Berlin, 1. Mai 2011. Und gleich danach der 2. Mai.

Morgen ist es soweit, das heißt eigentlich natürlich schon heute Abend. Aber was soll’s?! Das Geschwätz rund um den 1. Mai in Berlin hält sich in diesem Jahr angenehm in Grenzen, ich erwähnte es bereits. Vielleicht bin ich aber inzwischen auch nur lange genug in Berlin, um das alles nicht mehr allzu ernst zu nehmen. Wie in jedem Jahr heißt es jetzt einfach: abwarten und Ruhe bewahren. Ohnehin bin ich diesbezüglich ja eher zwiespältig gestrickt. Ich mag Gewalt und Randale nicht besonders, ganz im gegenteil. Ich kann aber auch Stillhalten und Herumdrucksen nicht besonders leiden. Und es gibt ohne jeden Zweifel mehr als genug zu meckern.

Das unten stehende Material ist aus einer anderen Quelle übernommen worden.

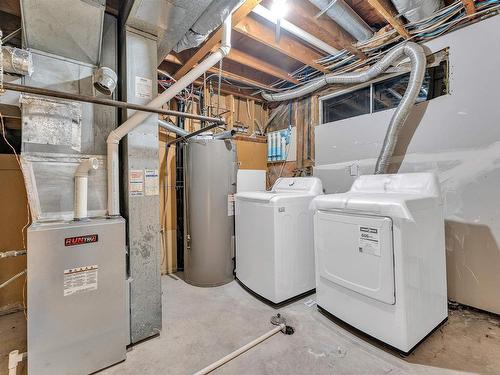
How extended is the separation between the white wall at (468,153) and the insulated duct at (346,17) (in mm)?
652

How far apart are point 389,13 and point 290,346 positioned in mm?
2808

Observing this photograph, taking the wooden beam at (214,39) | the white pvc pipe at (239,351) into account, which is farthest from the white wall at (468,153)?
the wooden beam at (214,39)

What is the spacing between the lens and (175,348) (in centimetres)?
172

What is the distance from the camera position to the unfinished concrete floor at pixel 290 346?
1526mm

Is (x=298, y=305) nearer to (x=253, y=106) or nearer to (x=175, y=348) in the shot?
(x=175, y=348)

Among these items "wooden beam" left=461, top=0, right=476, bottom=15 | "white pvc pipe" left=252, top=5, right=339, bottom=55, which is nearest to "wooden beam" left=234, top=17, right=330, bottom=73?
"white pvc pipe" left=252, top=5, right=339, bottom=55

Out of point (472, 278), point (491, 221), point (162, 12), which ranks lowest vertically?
point (472, 278)

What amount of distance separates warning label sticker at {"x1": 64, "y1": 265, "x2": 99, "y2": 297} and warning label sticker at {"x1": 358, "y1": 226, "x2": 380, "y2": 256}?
1770 mm

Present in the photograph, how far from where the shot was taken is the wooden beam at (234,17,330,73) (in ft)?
7.67

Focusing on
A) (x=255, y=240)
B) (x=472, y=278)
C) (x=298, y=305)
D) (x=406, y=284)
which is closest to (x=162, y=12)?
(x=255, y=240)

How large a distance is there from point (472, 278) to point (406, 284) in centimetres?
113

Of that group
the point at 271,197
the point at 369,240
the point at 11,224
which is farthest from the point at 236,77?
the point at 11,224

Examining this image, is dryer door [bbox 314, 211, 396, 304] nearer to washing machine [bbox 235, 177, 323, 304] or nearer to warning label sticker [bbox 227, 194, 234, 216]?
washing machine [bbox 235, 177, 323, 304]

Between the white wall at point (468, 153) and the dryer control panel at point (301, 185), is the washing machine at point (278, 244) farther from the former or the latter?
the white wall at point (468, 153)
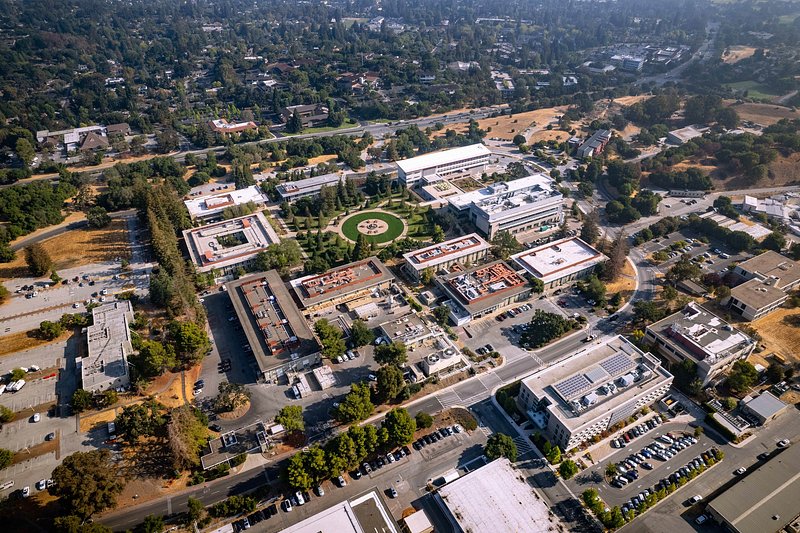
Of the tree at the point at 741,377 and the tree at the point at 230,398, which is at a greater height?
the tree at the point at 741,377

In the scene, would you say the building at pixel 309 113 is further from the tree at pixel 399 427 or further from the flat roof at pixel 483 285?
the tree at pixel 399 427

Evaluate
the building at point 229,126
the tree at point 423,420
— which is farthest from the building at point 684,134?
the building at point 229,126

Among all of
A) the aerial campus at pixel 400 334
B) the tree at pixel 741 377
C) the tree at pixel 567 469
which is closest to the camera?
the aerial campus at pixel 400 334

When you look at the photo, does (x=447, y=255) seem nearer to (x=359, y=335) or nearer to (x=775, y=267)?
(x=359, y=335)

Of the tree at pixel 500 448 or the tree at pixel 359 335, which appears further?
the tree at pixel 359 335

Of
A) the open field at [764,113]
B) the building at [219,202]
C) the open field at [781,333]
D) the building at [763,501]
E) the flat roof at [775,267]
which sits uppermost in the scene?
the open field at [764,113]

Erste Zeichen wurden bereits gestern gesetzt, der Tagesspiegel berichtete gestern von Feuer und Farbe, von denen einige Autos und u. a. auch das Jobcenter Neukölln betroffen waren:

Bereits in der Nacht zu Donnerstag gab es mehrere linksextremistische Anschläge. Das Haus der Wirtschaft in der Breiten Straße in Mitte wurde mit etwa 25 Farbbeuteln und Steinen beworfen. Gegen 3 Uhr zündeten Unbekannte in der Norwegerstraße in Prenzlauer Berg einen Smart der Deutschen Bahn an. Sieben weitere Fahrzeuge wurden durch die starke Hitzeentwicklung beschädigt.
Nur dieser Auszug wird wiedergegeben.